__Given exercise__: Copy out the items word for word, from the line containing "Which object out of" through the end of the items, and leave out the pictures.

━━━━━ Information given

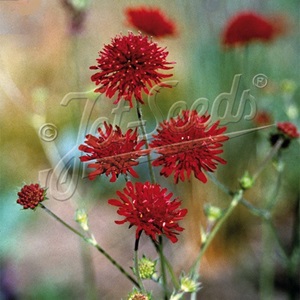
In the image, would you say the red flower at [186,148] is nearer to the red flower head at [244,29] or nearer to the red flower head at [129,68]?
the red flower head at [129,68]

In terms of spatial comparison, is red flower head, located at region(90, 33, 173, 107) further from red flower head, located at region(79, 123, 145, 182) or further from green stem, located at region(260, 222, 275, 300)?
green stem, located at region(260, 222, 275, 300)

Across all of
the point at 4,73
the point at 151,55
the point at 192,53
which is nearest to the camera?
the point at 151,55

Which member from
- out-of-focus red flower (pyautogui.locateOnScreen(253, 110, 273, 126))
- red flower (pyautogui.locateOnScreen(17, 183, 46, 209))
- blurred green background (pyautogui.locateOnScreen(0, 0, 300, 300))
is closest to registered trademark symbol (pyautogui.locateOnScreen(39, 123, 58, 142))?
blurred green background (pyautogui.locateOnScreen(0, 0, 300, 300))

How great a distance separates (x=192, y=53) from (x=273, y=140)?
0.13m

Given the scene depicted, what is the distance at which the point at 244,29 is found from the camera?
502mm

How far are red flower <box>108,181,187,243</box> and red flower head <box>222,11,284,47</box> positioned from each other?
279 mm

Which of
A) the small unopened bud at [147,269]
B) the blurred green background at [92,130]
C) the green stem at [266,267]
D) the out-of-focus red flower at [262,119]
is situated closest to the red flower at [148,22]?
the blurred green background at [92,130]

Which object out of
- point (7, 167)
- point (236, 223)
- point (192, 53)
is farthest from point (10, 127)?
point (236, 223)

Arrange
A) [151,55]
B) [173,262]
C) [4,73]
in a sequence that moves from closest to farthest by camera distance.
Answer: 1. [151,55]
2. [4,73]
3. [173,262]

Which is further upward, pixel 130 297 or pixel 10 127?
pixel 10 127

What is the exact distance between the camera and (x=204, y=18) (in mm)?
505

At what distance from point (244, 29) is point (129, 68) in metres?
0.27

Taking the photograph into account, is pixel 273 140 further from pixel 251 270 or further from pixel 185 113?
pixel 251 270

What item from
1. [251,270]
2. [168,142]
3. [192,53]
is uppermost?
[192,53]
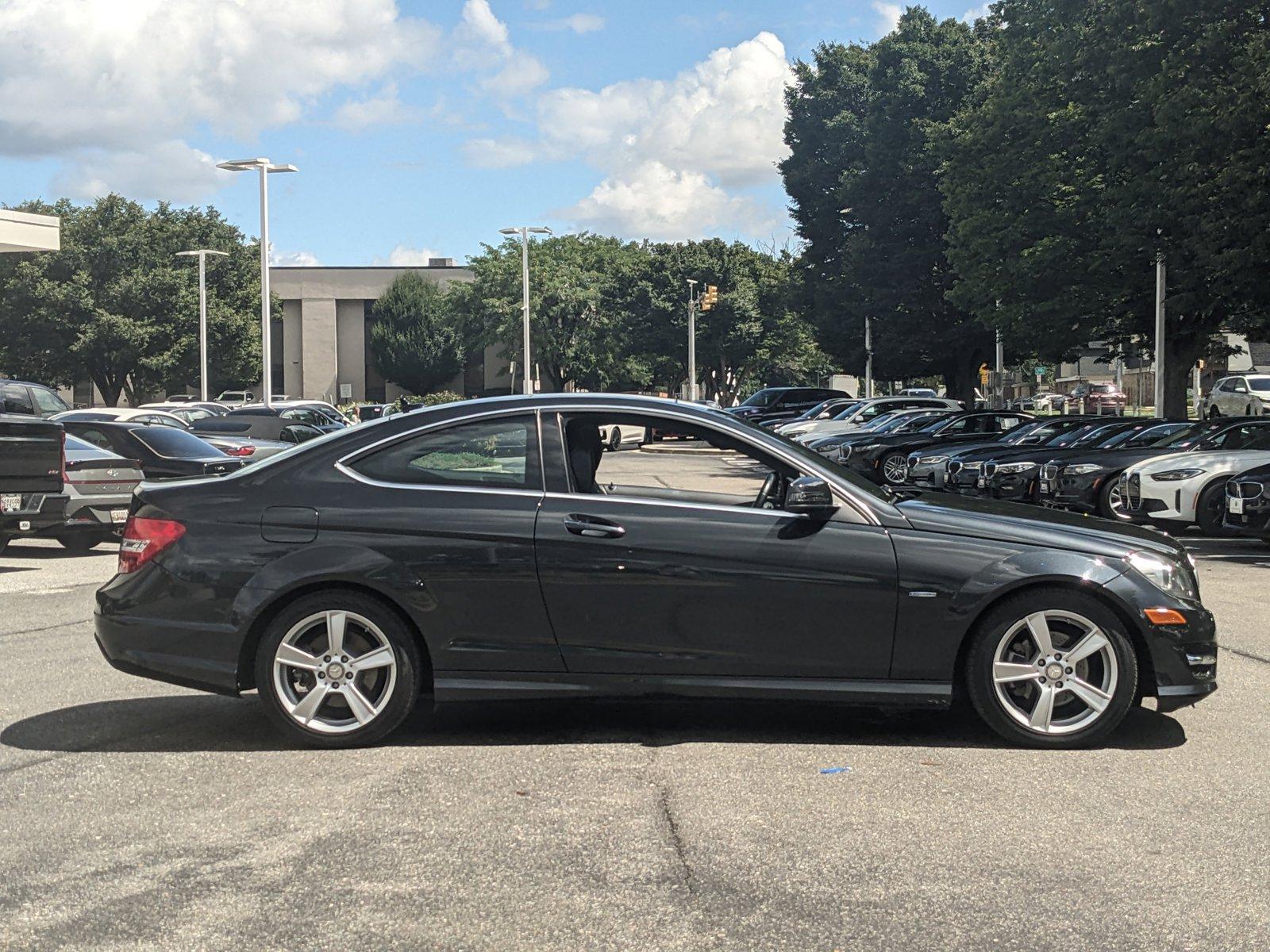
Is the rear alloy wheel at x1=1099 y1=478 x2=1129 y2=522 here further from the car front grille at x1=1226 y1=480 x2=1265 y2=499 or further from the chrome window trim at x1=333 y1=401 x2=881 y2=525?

━━━━━━━━━━

__Exercise response__:
Which object out of
- point (7, 167)
- point (236, 223)
- point (192, 53)
is farthest from point (10, 127)?
point (236, 223)

Arrange
A) [151,55]
B) [173,262]
C) [4,73]
in a sequence that moves from closest to farthest by camera distance.
Answer: 1. [151,55]
2. [4,73]
3. [173,262]

Which is further upward, pixel 130 297 or pixel 10 127?
pixel 10 127

What is the exact distance between the camera and (x=204, y=18) (in mm)?
505

At what distance from point (244, 29) is point (129, 68) in metres?
0.27

Taking the photograph into account, is pixel 273 140 further from pixel 251 270 or further from pixel 185 113?
pixel 251 270

What item from
1. [251,270]
2. [168,142]
3. [192,53]
is uppermost?
[192,53]
Is the rear alloy wheel at x1=1099 y1=478 x2=1129 y2=522 here further from the car front grille at x1=1226 y1=480 x2=1265 y2=499 or further from the chrome window trim at x1=333 y1=401 x2=881 y2=525?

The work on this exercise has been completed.